The BCS National Championship Game is set: Oklahoma vs. Florida in the Orange Bowl on January 8. (Yes, it's ridiculous we have to wait a full week from the traditional end of the college football season, but that's for another blog).
Teams that are officially in full meltdown mode Monday morning because they weren't selected: Texas, Southern Cal and Utah. (Because the Utes know that even if they go undefeated in the Mountain West Conference and have seven straight bowl wins, they are ineligible from the start to play for the national title)
The Bowl Championship Series is designed to fail from the start.
The process that picks two teams - based on human polls and computer rankings - only works if you have two undefeated teams that are high profile from major conferences. If you have three teams or one that are perfect, it doesn't work.
The 2008 season has proven you won't get two once-beaten high profile teams from major conferences.
Now I could point out the problems of trying to claim that this system can identify the two best teams out of a pool, but such a system doesn't exist.
I do want to mention that Oklahoma appears to have been given a pass by the national media (i.e. The ESPN Gameday crew) when it comes to post-season failures.
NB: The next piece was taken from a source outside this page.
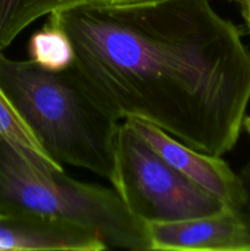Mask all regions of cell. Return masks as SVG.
<instances>
[{"label": "cell", "instance_id": "6da1fadb", "mask_svg": "<svg viewBox=\"0 0 250 251\" xmlns=\"http://www.w3.org/2000/svg\"><path fill=\"white\" fill-rule=\"evenodd\" d=\"M70 69L118 122L144 120L203 153L237 144L250 102V50L210 0H136L56 10Z\"/></svg>", "mask_w": 250, "mask_h": 251}, {"label": "cell", "instance_id": "7a4b0ae2", "mask_svg": "<svg viewBox=\"0 0 250 251\" xmlns=\"http://www.w3.org/2000/svg\"><path fill=\"white\" fill-rule=\"evenodd\" d=\"M0 88L54 161L110 178L120 122L91 97L70 69L47 70L0 51Z\"/></svg>", "mask_w": 250, "mask_h": 251}, {"label": "cell", "instance_id": "3957f363", "mask_svg": "<svg viewBox=\"0 0 250 251\" xmlns=\"http://www.w3.org/2000/svg\"><path fill=\"white\" fill-rule=\"evenodd\" d=\"M0 211L71 221L96 230L107 248L150 250L146 225L130 215L115 190L37 166L1 136Z\"/></svg>", "mask_w": 250, "mask_h": 251}, {"label": "cell", "instance_id": "277c9868", "mask_svg": "<svg viewBox=\"0 0 250 251\" xmlns=\"http://www.w3.org/2000/svg\"><path fill=\"white\" fill-rule=\"evenodd\" d=\"M108 180L130 215L145 225L202 217L228 207L164 161L125 120L115 135Z\"/></svg>", "mask_w": 250, "mask_h": 251}, {"label": "cell", "instance_id": "5b68a950", "mask_svg": "<svg viewBox=\"0 0 250 251\" xmlns=\"http://www.w3.org/2000/svg\"><path fill=\"white\" fill-rule=\"evenodd\" d=\"M125 122L179 173L240 212L245 202L244 188L239 174L222 157L198 151L144 120L129 118Z\"/></svg>", "mask_w": 250, "mask_h": 251}, {"label": "cell", "instance_id": "8992f818", "mask_svg": "<svg viewBox=\"0 0 250 251\" xmlns=\"http://www.w3.org/2000/svg\"><path fill=\"white\" fill-rule=\"evenodd\" d=\"M150 250L250 251V228L239 211L146 225Z\"/></svg>", "mask_w": 250, "mask_h": 251}, {"label": "cell", "instance_id": "52a82bcc", "mask_svg": "<svg viewBox=\"0 0 250 251\" xmlns=\"http://www.w3.org/2000/svg\"><path fill=\"white\" fill-rule=\"evenodd\" d=\"M102 237L87 226L60 218L0 211V251H102Z\"/></svg>", "mask_w": 250, "mask_h": 251}, {"label": "cell", "instance_id": "ba28073f", "mask_svg": "<svg viewBox=\"0 0 250 251\" xmlns=\"http://www.w3.org/2000/svg\"><path fill=\"white\" fill-rule=\"evenodd\" d=\"M27 51L29 60L47 70H66L74 61V48L70 38L59 25L49 20L41 29L32 34Z\"/></svg>", "mask_w": 250, "mask_h": 251}, {"label": "cell", "instance_id": "9c48e42d", "mask_svg": "<svg viewBox=\"0 0 250 251\" xmlns=\"http://www.w3.org/2000/svg\"><path fill=\"white\" fill-rule=\"evenodd\" d=\"M0 136L19 149L34 164L54 171H63V166L54 161L43 150L28 127L25 125L9 100L0 88Z\"/></svg>", "mask_w": 250, "mask_h": 251}, {"label": "cell", "instance_id": "30bf717a", "mask_svg": "<svg viewBox=\"0 0 250 251\" xmlns=\"http://www.w3.org/2000/svg\"><path fill=\"white\" fill-rule=\"evenodd\" d=\"M59 10V0H0V51L42 16Z\"/></svg>", "mask_w": 250, "mask_h": 251}, {"label": "cell", "instance_id": "8fae6325", "mask_svg": "<svg viewBox=\"0 0 250 251\" xmlns=\"http://www.w3.org/2000/svg\"><path fill=\"white\" fill-rule=\"evenodd\" d=\"M239 176L245 193V202L243 208L240 210V213H242L243 218H244L245 222H247V225L250 228V163H248L242 169V172L239 173Z\"/></svg>", "mask_w": 250, "mask_h": 251}, {"label": "cell", "instance_id": "7c38bea8", "mask_svg": "<svg viewBox=\"0 0 250 251\" xmlns=\"http://www.w3.org/2000/svg\"><path fill=\"white\" fill-rule=\"evenodd\" d=\"M136 1V0H59V10L80 5H97V4H119V2Z\"/></svg>", "mask_w": 250, "mask_h": 251}, {"label": "cell", "instance_id": "4fadbf2b", "mask_svg": "<svg viewBox=\"0 0 250 251\" xmlns=\"http://www.w3.org/2000/svg\"><path fill=\"white\" fill-rule=\"evenodd\" d=\"M229 1L237 5L243 20H244L245 27L250 32V0H229Z\"/></svg>", "mask_w": 250, "mask_h": 251}, {"label": "cell", "instance_id": "5bb4252c", "mask_svg": "<svg viewBox=\"0 0 250 251\" xmlns=\"http://www.w3.org/2000/svg\"><path fill=\"white\" fill-rule=\"evenodd\" d=\"M243 129H244L250 136V117H245L244 123H243Z\"/></svg>", "mask_w": 250, "mask_h": 251}]
</instances>
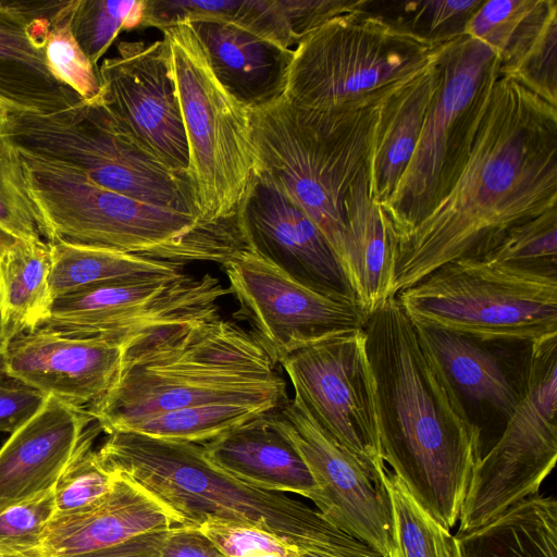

Ohio State gets pounded as a fraud, but everyone has forgotten that the Sooners have lost four of their last five bowl games.
OU lost to Boise State and was drubbed by West Virginia over the past two seasons. And in their BCS National Championship games the Sooners lost to LSU 21-14 (2003) before a 55-19 humiliation to Southern Cal a year later.
However, the BCS is good for the sport. It makes every weekend of the regular season count for something down the road. The arguments being waged in chat rooms, on those ESPN sportswriters yelling at each other shows (I believe that makes up 73% of the network's broadcast schedule) and bars is good for the sport.
There are still people arguing that Penn State should have been 1994 National Champions instead of Nebraska.
March Madness is the better way to determine a champion. A total of 65 teams playing it out on the court, but I can tell you that the tournament makes most of college basketball's regular season meaningless. It's just four-plus months of games to decide seeding in a neutral court tournament.
And I can also tell you that by Tuesday afternoon back in April - the day after the National Championship game - no one was talking about the game between Kansas and Memphis...outside of Kansas and Memphis.
Most of Tennessee was still wondering when the Volunteers would finally get rid of Phil Fulmer.
You'll see tons of sports media types laying out their plans for how a football playoff could be held, just as it is at every other level of NCAA athletics. But ESPN just paid big money - well, not federal bailout big money - but plenty of cash to keep this BCS system going until 2014 at the earliest.
And you know another deal will be in place to give the BCS life beyond 2014 well before 2014.
So accept that this is how college football picks a champion and learn to live with it. Don't try to rationalize it or explain it to people not familiar with the system.
If the BCS was such a great system for picking a title game, other sports would use it.
They don't, but that changes nothing.